Damage-fracture evolution mechanism of rock bridge structures in flawed sandstone under cyclic disturbance: Insights from DIC-AE

Abstract

In deep mining engineering, the geological-mining interaction (repeated disturbance from mining activities leading to stress field reconstruction) results in significant roof instability and failure. This study uses combined Acoustic Emission (AE) and Digital Image Correlation (DIC) techniques to monitor and conduct cyclic loading tests on double-fractured sandstone specimens with different rock bridge angles. The study systematically analyzes the impact of rock bridge angle on the dynamic response and damage-fracture mechanisms of sandstone under cyclic loading. The results show that cyclic loading hardens sandstone, but the weakening effect of initial defects is more dominant. The 60° rock bridge angle specimen exhibits the lowest D_ed, with most of the energy stored elastically. Furthermore, the evolution of AE parameters characterizes the progressive damage under cyclic loading.
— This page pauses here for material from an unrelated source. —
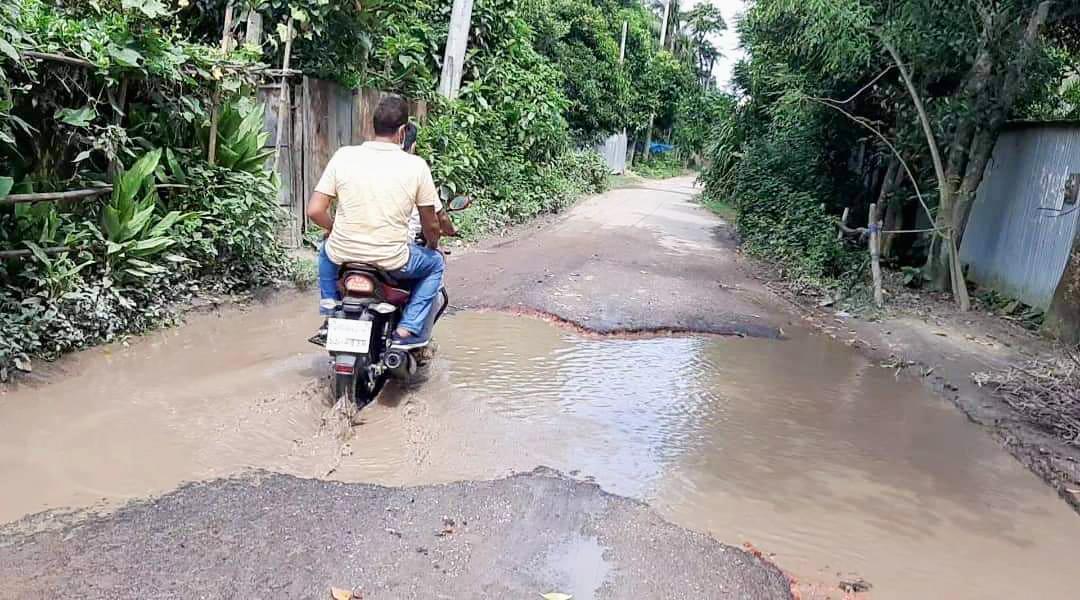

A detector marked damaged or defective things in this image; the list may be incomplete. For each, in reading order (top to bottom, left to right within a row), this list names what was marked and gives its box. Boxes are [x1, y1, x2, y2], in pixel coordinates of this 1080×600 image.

rusted tin wall [963, 122, 1080, 308]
For the 60° sample, the rapid crack propagation results in AE energy concentrating at the peak release stage, consistent with the macroscopic energy release characteristics. The RA-AF plot indicates that microscopic damage is primarily driven by the propagation of tensile cracks, with their proportion first increasing and then decreasing as the rock bridge angle changes. Based on DIC displacement fields, two types of single-mode cracks and six types of mixed-mode cracks were identified. The evolution of macroscopic crack types is associated with the trend of tensile cracks in the RA-AF plot, with the proportion of tensile cracks being highest in the 60° rock bridge specimen. Finally, through analyzing the RA-AF values and the surface strain field characteristics captured via DIC at distinct loading stages, the disaster-causing mechanisms induced by varied rock bridge angles under cyclic loading were elucidated. Based on these findings, a dual-control theory of rock damage evolution under cyclic loading, comprising an energy dissipation-driven mechanism (the competition between tensile and shear energy efficiencies) and a spatial configuration-regulated mechanism (rock bridge angles governing crack propagation directions), was proposed. This theoretical framework provides a robust foundation and quantitative criteria for evaluating surrounding rock stability and preemptively mitigating hazards under high-intensity disturbance conditions in practical engineering contexts.